Dataset excerpt:
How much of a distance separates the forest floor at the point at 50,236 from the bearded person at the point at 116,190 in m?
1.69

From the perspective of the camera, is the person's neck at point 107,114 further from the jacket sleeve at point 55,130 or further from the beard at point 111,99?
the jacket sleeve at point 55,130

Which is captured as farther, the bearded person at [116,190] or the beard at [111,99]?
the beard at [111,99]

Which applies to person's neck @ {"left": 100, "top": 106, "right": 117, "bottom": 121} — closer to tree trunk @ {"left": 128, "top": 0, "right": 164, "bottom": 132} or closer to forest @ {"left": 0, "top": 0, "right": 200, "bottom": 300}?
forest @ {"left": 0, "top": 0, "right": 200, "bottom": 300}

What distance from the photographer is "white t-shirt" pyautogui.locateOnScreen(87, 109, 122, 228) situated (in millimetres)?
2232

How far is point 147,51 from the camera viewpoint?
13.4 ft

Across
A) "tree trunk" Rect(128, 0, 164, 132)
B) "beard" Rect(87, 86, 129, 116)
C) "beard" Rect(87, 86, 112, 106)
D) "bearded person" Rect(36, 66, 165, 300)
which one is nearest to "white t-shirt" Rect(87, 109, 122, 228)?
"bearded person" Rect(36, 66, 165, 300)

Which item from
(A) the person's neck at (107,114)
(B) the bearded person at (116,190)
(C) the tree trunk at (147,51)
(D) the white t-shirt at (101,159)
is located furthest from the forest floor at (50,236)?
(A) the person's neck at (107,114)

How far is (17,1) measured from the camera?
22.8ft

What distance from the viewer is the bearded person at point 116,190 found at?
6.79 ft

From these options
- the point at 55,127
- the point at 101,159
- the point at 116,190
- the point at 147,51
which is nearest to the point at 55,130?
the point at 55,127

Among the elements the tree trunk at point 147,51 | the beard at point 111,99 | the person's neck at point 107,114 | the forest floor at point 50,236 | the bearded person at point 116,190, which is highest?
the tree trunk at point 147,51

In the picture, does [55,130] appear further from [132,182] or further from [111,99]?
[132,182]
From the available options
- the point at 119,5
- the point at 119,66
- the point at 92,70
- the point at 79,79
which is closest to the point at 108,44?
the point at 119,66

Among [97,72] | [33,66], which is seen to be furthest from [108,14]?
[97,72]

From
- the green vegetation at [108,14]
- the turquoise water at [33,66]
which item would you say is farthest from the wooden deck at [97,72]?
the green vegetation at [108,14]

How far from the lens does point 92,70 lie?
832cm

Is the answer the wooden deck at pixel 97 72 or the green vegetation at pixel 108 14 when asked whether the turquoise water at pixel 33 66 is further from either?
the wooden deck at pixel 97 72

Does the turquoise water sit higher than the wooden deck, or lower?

YOUR TASK | Write out all of the rows again, changing "forest floor" to "ground" wherever it appears and leaving everything else as it is.

REPLY |
How much of a distance separates the ground at the point at 50,236 from the bearded person at the point at 116,190 in m?
1.69

From the perspective of the camera, is the person's neck at point 107,114 further from the jacket sleeve at point 55,130 or further from the beard at point 111,99?
the jacket sleeve at point 55,130

Which is captured as farther, the bearded person at [116,190] or the beard at [111,99]?
the beard at [111,99]

Which applies to person's neck @ {"left": 100, "top": 106, "right": 117, "bottom": 121} — closer to tree trunk @ {"left": 128, "top": 0, "right": 164, "bottom": 132} or closer to forest @ {"left": 0, "top": 0, "right": 200, "bottom": 300}?
forest @ {"left": 0, "top": 0, "right": 200, "bottom": 300}

What distance from the photographer is "white t-shirt" pyautogui.locateOnScreen(87, 109, 122, 228) situated (in millimetres)?
2232

How far is point 147,51 from the camera viewpoint?
13.4 ft

Across
A) "tree trunk" Rect(128, 0, 164, 132)
B) "beard" Rect(87, 86, 129, 116)
C) "beard" Rect(87, 86, 112, 106)
D) "bearded person" Rect(36, 66, 165, 300)
which one is nearest to "white t-shirt" Rect(87, 109, 122, 228)?
"bearded person" Rect(36, 66, 165, 300)

Which item from
(A) the person's neck at (107,114)
(B) the bearded person at (116,190)
(C) the tree trunk at (147,51)
(D) the white t-shirt at (101,159)
is located furthest from the ground at (50,236)?
(A) the person's neck at (107,114)

How far is (17,1) measured from the camera?
22.8ft

What distance from the viewer is the bearded person at point 116,190 found at?
6.79 ft

From these options
- the point at 55,127
- the point at 101,159
- the point at 116,190
- the point at 147,51
which is nearest to the point at 55,130?
the point at 55,127

Among the elements the tree trunk at point 147,51 | the beard at point 111,99 | the person's neck at point 107,114 | the ground at point 50,236 | the bearded person at point 116,190, which is highest?
the tree trunk at point 147,51

In the picture, does [55,130] appear further from [132,182] or further from [111,99]?
[132,182]
From the available options
- the point at 119,5
- the point at 119,66
- the point at 92,70
- the point at 79,79
which is closest to the point at 108,44?
the point at 119,66

Among [97,72] | [33,66], which is seen to be furthest from [108,14]?
[97,72]

From
- the green vegetation at [108,14]
- the turquoise water at [33,66]
which item would you say is farthest from the wooden deck at [97,72]?
the green vegetation at [108,14]

How far from the lens does point 92,70 lie?
832cm

Is the answer the wooden deck at pixel 97 72 or the green vegetation at pixel 108 14 when asked whether the turquoise water at pixel 33 66 is further from either?
the wooden deck at pixel 97 72

Does the turquoise water sit higher than the wooden deck, or lower?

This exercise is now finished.